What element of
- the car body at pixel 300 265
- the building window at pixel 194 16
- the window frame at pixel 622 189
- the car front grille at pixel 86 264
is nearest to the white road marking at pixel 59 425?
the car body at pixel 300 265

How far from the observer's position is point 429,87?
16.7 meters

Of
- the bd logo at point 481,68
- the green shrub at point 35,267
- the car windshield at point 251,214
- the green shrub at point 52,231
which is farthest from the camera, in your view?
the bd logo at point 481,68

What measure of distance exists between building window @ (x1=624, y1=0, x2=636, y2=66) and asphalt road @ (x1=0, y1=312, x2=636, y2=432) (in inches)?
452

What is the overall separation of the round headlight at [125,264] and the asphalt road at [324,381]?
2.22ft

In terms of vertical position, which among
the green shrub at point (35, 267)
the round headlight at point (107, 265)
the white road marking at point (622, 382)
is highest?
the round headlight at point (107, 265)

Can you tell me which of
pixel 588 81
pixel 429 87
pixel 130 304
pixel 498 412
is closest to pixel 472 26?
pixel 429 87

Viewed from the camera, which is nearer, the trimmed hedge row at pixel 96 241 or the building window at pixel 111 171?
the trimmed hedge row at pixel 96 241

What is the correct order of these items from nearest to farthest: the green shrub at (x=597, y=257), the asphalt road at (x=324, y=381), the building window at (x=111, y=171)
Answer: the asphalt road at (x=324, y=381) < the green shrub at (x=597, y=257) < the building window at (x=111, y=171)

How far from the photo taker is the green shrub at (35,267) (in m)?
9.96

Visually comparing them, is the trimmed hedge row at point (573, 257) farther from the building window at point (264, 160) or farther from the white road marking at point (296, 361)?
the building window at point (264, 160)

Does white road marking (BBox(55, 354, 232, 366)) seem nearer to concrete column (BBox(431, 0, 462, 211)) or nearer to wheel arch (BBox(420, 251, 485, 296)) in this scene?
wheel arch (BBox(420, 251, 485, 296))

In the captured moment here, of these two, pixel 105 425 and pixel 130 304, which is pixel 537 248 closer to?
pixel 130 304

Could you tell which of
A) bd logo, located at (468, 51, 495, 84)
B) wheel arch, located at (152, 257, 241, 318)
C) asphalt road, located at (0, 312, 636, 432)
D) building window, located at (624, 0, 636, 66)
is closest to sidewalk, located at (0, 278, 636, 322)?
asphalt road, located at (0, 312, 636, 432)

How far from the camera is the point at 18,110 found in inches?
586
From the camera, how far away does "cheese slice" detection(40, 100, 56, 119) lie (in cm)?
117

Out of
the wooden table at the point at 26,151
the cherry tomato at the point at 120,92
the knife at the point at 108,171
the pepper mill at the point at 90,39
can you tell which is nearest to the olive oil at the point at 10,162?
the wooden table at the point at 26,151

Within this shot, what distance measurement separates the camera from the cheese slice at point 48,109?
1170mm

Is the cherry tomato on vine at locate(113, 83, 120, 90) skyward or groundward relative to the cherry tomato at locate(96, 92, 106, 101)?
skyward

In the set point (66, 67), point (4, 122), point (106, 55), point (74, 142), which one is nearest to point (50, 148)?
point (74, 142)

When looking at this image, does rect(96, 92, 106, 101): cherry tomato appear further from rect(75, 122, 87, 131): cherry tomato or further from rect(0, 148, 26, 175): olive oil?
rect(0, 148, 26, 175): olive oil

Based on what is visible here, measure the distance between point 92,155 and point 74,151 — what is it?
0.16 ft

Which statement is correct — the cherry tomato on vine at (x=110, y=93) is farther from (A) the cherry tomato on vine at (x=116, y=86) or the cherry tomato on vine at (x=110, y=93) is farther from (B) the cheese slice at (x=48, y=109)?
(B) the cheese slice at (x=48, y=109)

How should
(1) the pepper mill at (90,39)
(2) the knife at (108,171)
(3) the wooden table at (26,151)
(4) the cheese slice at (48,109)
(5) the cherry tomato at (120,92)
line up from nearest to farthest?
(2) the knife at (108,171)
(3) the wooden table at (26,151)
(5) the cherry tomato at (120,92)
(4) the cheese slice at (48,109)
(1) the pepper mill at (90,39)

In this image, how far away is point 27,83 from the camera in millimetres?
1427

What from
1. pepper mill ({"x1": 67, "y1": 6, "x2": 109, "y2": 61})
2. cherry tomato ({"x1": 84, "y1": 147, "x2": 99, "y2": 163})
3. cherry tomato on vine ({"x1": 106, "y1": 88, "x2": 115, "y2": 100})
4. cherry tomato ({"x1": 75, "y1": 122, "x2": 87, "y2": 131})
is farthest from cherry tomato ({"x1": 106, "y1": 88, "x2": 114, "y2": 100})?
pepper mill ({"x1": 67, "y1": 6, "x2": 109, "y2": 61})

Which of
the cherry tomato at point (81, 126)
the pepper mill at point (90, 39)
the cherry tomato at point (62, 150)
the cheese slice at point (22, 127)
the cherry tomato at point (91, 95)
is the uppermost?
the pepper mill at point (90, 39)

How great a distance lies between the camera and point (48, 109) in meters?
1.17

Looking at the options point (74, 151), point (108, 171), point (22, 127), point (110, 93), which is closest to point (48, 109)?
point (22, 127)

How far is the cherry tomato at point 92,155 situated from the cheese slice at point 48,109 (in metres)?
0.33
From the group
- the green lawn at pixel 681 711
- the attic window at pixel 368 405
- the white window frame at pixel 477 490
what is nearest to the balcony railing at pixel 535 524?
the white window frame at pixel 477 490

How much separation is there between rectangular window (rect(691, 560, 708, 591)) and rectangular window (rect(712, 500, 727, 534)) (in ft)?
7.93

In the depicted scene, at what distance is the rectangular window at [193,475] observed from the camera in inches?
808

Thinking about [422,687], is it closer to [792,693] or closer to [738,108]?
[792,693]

- _Given request_: Rename every "concrete column" in the records above to "stone pillar" and give all the records again with nothing else changed.

- _Exercise answer_:
What element of
- the car body at pixel 300 265
- the building window at pixel 194 16
- the window frame at pixel 622 189
- the car front grille at pixel 86 264
is nearest to the white road marking at pixel 59 425?
the car body at pixel 300 265

How far from the observer's position is point 429,87?
16.7 meters

Of
- the bd logo at point 481,68
- the green shrub at point 35,267
- the car windshield at point 251,214
- the green shrub at point 52,231
which is farthest from the camera, in your view?
the bd logo at point 481,68

What measure of distance exists between building window @ (x1=624, y1=0, x2=636, y2=66) and asphalt road @ (x1=0, y1=312, x2=636, y2=432) (in inches)?
452

What is the overall separation of the round headlight at [125,264] and the asphalt road at [324,381]?
2.22ft

In terms of vertical position, which among
the green shrub at point (35, 267)
the round headlight at point (107, 265)
the white road marking at point (622, 382)
is highest?
the round headlight at point (107, 265)

Can you tell me which of
pixel 588 81
pixel 429 87
pixel 130 304
pixel 498 412
is closest to pixel 472 26?
pixel 429 87

Viewed from the camera, which is nearer, the trimmed hedge row at pixel 96 241 or the building window at pixel 111 171?
the trimmed hedge row at pixel 96 241

What is the correct order of these items from nearest to farthest: the green shrub at (x=597, y=257), the asphalt road at (x=324, y=381), the building window at (x=111, y=171)
Answer: the asphalt road at (x=324, y=381) < the green shrub at (x=597, y=257) < the building window at (x=111, y=171)

How far from the photo taker is the green shrub at (35,267) (in m)?
9.96

Visually comparing them, is the trimmed hedge row at point (573, 257) farther from the building window at point (264, 160) or farther from the white road marking at point (296, 361)?
the building window at point (264, 160)

Does white road marking (BBox(55, 354, 232, 366)) seem nearer to stone pillar (BBox(431, 0, 462, 211)) or nearer to wheel arch (BBox(420, 251, 485, 296)) in this scene?
wheel arch (BBox(420, 251, 485, 296))

In the captured moment here, of these two, pixel 105 425 and pixel 130 304, which is pixel 537 248 closer to?
pixel 130 304

Could you tell which of
A) bd logo, located at (468, 51, 495, 84)
B) wheel arch, located at (152, 257, 241, 318)
C) asphalt road, located at (0, 312, 636, 432)
D) building window, located at (624, 0, 636, 66)
is closest to sidewalk, located at (0, 278, 636, 322)?
asphalt road, located at (0, 312, 636, 432)

How far from the camera is the point at 18,110 found in inches?
586
From the camera, how far away does "cheese slice" detection(40, 100, 56, 119) lie (in cm)?
117

Out of
the wooden table at the point at 26,151
the cherry tomato at the point at 120,92
the knife at the point at 108,171
the pepper mill at the point at 90,39
can you tell which is nearest to the olive oil at the point at 10,162?
the wooden table at the point at 26,151

Within this shot, what distance measurement separates the camera from the cheese slice at point 48,109?
1170mm

Is the cherry tomato on vine at locate(113, 83, 120, 90) skyward or groundward relative to the cherry tomato at locate(96, 92, 106, 101)?
skyward

In the set point (66, 67), point (4, 122), point (106, 55), point (74, 142), which one is nearest to point (50, 148)?
point (74, 142)

When looking at this image, does rect(96, 92, 106, 101): cherry tomato appear further from rect(75, 122, 87, 131): cherry tomato or further from rect(0, 148, 26, 175): olive oil?
rect(0, 148, 26, 175): olive oil

Based on what is visible here, measure the distance between point 92,155 and point 74,151 — what is it?
0.16 ft

Which statement is correct — the cherry tomato on vine at (x=110, y=93) is farther from (A) the cherry tomato on vine at (x=116, y=86) or the cherry tomato on vine at (x=110, y=93) is farther from (B) the cheese slice at (x=48, y=109)?
(B) the cheese slice at (x=48, y=109)

How should
(1) the pepper mill at (90,39)
(2) the knife at (108,171)
(3) the wooden table at (26,151)
(4) the cheese slice at (48,109)
(5) the cherry tomato at (120,92)
line up from nearest to farthest?
(2) the knife at (108,171)
(3) the wooden table at (26,151)
(5) the cherry tomato at (120,92)
(4) the cheese slice at (48,109)
(1) the pepper mill at (90,39)

In this image, how far away is point 27,83 from the camera in millimetres?
1427

What from
1. pepper mill ({"x1": 67, "y1": 6, "x2": 109, "y2": 61})
2. cherry tomato ({"x1": 84, "y1": 147, "x2": 99, "y2": 163})
3. cherry tomato on vine ({"x1": 106, "y1": 88, "x2": 115, "y2": 100})
4. cherry tomato ({"x1": 75, "y1": 122, "x2": 87, "y2": 131})
is farthest from cherry tomato ({"x1": 106, "y1": 88, "x2": 114, "y2": 100})?
pepper mill ({"x1": 67, "y1": 6, "x2": 109, "y2": 61})

Which of
the cherry tomato at point (81, 126)
the pepper mill at point (90, 39)
the cherry tomato at point (62, 150)
the cheese slice at point (22, 127)
the cherry tomato at point (91, 95)
is the uppermost?
the pepper mill at point (90, 39)

How great a distance lies between the camera and point (48, 109) in meters?
1.17

Looking at the options point (74, 151), point (108, 171), point (22, 127), point (110, 93), which is closest to point (48, 109)?
point (22, 127)

How far is the cherry tomato at point 92,155 situated from the cheese slice at point 48,109 (in metres)?
0.33
From the group
- the green lawn at pixel 681 711
- the attic window at pixel 368 405
- the white window frame at pixel 477 490
what is nearest to the balcony railing at pixel 535 524?
the white window frame at pixel 477 490

How much separation is there between rectangular window (rect(691, 560, 708, 591)) and rectangular window (rect(712, 500, 727, 534)) (in ft)?
7.93

In the depicted scene, at what distance is the rectangular window at [193,475] observed from the camera in inches?
808

Thinking about [422,687], is it closer to [792,693] or closer to [738,108]?
[792,693]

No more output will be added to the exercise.